• **DOCUMENT EXTRACT**

Of course, the obvious question is how is Timothy supposed to avoid all of this?  Is he supposed to just play not to lose?  Does Paul want him to sit around and be sure that he does not make any of these mistakes?  I mean after all, better to do nothing than to do the wrong thing, right?

No, Paul does not tell Timothy (or us) to do nothing and simply play not to lose.  Rather, Paul charges Timothy to be a good servant of Christ.  Paul gives Timothy a number of exhortations in this passage.  Look at them with me. 

First, he tells him to have a holy pursuit.  Look at verse 11.  Timothy is to pursue righteousness, godliness, faith, love, steadfastness, gentleness.  The call is to actively pursue these things, not to sit around and hope they come to pass. 

Second, he is to fight the good fight of faith (v. 12a).  Rather than be led astray by the false teachers, Timothy is to fight to know the true faith as revealed by Paul and the Apostles.  We, too, need to be laboring in such a fight.  Are you fighting to know the true faith as revealed in the Scriptures? 

Third, Timothy is to take hold of the eternal life to which you were called (v. 12b).  The term here translated ‘take hold’ implies the idea of grasping fully.  Our salvation is God’s work, for it is He who has called us.  Yet, this does not mean since we have been justified through faith in Christ we can do whatever we want to now.  No, Paul tells Timothy and us to take hold of life, to really grasp it, to put it into practice even now.  We are to be living ‘eternal lives’ even now. 

Fourth, Paul calls Timothy to a pure obedience of the commands that he has given him.  Look at verses 13 and 14.  All that Timothy knows to be obedience to Christ he is to keep.  Paul adds weight to this charge by speaking of the presence of God…and of Christ Jesus.  As Jesus was obedient to the Father and faithful in confessing Himself as the true King and Savior (see Mark 15:2 and John 18:33-37), so Timothy is to carry on that faithful confession, bearing witness to Christ as the Savior until He returns, which points to our present call as we wait for Christ’s return.  Finally, in verses 20-21 Paul charges Timothy keep guard of the truth.  Look at those verses with me. 

In all of this, Paul is giving clear instructions for Timothy to be a faithful servant of Christ.  He is not to grow lax in carrying out his charge.  Rather, he is to keep teaching, keep serving, keep guarding, keep believing, keep obeying.  This is no ‘prevent defense’ approach to Christianity.  No, Paul wants Timothy to actively pursue faithful obedience to Christ.  Brothers and sisters, the same call is extended to us this morning.  You may be weary in following Christ.  You may feel pressed from every side to abandon the truth and believe a lie.  You may want to run after money or success or worldly pleasures and comforts.  Yet, Paul charges you: Pursue righteousness, godliness, faith, love, steadfastness, gentleness.  Fight the good fight of the faith.  Take hold of the eternal life to which you were called…keep the commandment unstained and free from reproach…guard the deposit entrusted to you.  This is no time to play not to lose.  Run hard after God and labor to be a good servant of Christ.

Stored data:
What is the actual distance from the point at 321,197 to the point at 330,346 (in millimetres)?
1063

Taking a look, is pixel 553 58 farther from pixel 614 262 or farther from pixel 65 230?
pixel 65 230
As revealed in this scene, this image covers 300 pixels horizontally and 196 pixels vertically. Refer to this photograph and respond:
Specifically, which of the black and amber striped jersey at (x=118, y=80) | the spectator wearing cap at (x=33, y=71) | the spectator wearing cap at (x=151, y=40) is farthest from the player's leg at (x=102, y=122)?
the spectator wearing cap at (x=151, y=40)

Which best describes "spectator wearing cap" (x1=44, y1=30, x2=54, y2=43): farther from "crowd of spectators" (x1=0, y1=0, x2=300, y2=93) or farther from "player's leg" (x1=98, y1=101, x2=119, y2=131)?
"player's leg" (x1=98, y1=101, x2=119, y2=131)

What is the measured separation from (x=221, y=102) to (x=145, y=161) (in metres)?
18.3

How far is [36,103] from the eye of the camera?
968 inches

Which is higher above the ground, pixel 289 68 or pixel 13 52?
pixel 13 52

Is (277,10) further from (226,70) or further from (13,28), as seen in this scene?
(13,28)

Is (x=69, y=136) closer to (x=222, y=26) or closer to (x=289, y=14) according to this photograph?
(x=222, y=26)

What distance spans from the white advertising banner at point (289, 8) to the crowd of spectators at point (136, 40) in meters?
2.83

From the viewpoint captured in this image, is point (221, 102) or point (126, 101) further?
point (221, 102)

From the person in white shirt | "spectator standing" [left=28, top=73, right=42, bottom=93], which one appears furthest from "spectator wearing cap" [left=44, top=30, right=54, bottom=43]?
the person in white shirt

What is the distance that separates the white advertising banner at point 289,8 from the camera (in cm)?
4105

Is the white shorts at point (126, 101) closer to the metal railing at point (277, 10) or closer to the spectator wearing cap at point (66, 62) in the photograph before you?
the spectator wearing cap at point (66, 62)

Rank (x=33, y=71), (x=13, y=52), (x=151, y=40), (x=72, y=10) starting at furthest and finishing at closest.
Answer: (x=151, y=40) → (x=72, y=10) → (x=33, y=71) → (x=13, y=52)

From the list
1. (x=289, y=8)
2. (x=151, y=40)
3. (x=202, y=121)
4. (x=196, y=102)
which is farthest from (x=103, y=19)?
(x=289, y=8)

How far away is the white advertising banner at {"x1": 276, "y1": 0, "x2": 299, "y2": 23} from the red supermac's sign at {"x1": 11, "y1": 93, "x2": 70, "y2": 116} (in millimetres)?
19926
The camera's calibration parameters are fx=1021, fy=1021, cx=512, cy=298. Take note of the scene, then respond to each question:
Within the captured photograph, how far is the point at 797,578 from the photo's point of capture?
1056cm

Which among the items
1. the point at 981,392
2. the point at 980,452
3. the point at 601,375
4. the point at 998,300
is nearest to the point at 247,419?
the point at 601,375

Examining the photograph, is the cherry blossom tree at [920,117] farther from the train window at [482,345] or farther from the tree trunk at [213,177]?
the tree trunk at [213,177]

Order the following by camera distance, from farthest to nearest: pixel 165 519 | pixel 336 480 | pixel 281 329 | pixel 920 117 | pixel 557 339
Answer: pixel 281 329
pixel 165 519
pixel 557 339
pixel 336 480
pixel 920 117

• **JOBS**
1. Write out the sermon on Paul's charge to Timothy, beginning at the words "Of course, the" and stopping after "come to pass.". In that stretch, swap "exhortations" for "commands".
2. Carry the sermon on Paul's charge to Timothy forward from its final sentence.

• **RESPONSES IN ORDER**
1.
Of course, the obvious question is how is Timothy supposed to avoid all of this?  Is he supposed to just play not to lose?  Does Paul want him to sit around and be sure that he does not make any of these mistakes?  I mean after all, better to do nothing than to do the wrong thing, right?

No, Paul does not tell Timothy (or us) to do nothing and simply play not to lose.  Rather, Paul charges Timothy to be a good servant of Christ.  Paul gives Timothy a number of commands in this passage.  Look at them with me. 

First, he tells him to have a holy pursuit.  Look at verse 11.  Timothy is to pursue righteousness, godliness, faith, love, steadfastness, gentleness.  The call is to actively pursue these things, not to sit around and hope they come to pass.

2.
Paul’s final charge to the rich

In verses 17-19 Paul gives some final thoughts about the rich and how they are to use their money.  First, he tells the rich to hope in God and not in their riches.  Look at verse 17 with me.  The rich are not to be arrogant as if anything they have is not from God.  It may be easy for us to look down upon the poor.  We often think to ourselves, ‘Well what have they done to get themselves in such shape?’  Granted, they may have indeed made some poor decisions, but surely we do not think that we are rich because we have been wise or because we deserve it.  No, everything we have is gift of God.  Likewise, it is often tempting to have hope in our riches.  We watch our savings account or retirement account and put our hope in the easy life that we are securing for ourselves in the future.  Yet, Paul reminds us that material wealth is uncertain.  Who knows if it will be there tomorrow or not?  Thus, rather than hoping in money, Paul calls us to hope in God.  God is to be our security, not money.  Where is your hope this morning?

Second, Paul instructs the rich to use their material wealth for good works so that they might gain true wealth.  If our hope is really in God and not in our riches, then we will be free to use our riches for good works.  Look at verses 18 and 19.  Not only are the rich to not hope in their money, they are actually to use their money for good works as a clear indication of their hope in God.  If our hope is in our money, then we will hold onto it with a tight hand.  Yet, if we see everything as a gift from God and our hope is in Him, then we will be free to use our money to serve Him.  Notice that even though we are to enjoy all that God has given us (v. 17), this enjoyment involves being generous and ready to share.  How do you view your riches?  Do you see them as a means to security and personal pleasure?  Or do you see them as a means to do good works and to store up treasures for yourself in heaven?  Paul’s view of that which is truly life is very different from the American view of ‘the good life.’  For Paul (and Christ, see Matthew 6), true living is using our riches as a means to serving others and storing up treasure for ourselves in heaven. 

Jim Elliott, the missionary who was killed taking the gospel to the Auca Indians of Ecuador, said it well: “He is no fool who gives what he cannot keep to gain what he cannot lose.” Oh, that we would understand the difference when it comes to money.  Brothers and sisters, we cannot keep it.  Our material possessions will not remain.  Thus, give up building your mini-kingdom on this earth and give your all to the Kingdom of God, which will indeed last forever.  Hope in God and be rich in good deeds.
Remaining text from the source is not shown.